Set problem: Lay out the items from the line containing "What element of" through the last line of the items as a Markdown table with the columns Row and Line. Number each line in Row and skip blank lines.

Data excerpts:
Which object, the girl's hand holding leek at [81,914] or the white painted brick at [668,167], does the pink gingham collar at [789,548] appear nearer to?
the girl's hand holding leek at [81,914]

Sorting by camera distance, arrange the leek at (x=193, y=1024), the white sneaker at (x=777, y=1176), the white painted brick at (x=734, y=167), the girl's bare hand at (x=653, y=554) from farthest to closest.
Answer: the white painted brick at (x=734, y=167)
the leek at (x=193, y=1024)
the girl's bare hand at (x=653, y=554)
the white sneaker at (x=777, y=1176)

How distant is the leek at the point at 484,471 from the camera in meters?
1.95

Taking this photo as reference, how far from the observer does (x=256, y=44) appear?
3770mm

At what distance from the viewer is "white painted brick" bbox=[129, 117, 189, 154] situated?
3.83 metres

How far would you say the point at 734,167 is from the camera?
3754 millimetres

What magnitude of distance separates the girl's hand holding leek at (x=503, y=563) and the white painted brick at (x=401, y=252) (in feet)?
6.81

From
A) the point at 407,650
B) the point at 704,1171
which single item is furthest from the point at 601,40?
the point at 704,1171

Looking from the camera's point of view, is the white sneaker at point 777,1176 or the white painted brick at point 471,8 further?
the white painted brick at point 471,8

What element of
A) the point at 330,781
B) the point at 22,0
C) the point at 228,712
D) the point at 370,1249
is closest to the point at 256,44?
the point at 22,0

Solved problem:
| Row | Line |
|---|---|
| 1 | What element of |
| 2 | A) the point at 330,781 |
| 3 | B) the point at 22,0 |
| 4 | C) the point at 228,712 |
| 5 | D) the point at 370,1249 |
| 6 | is closest to the point at 256,44? |
| 7 | the point at 22,0 |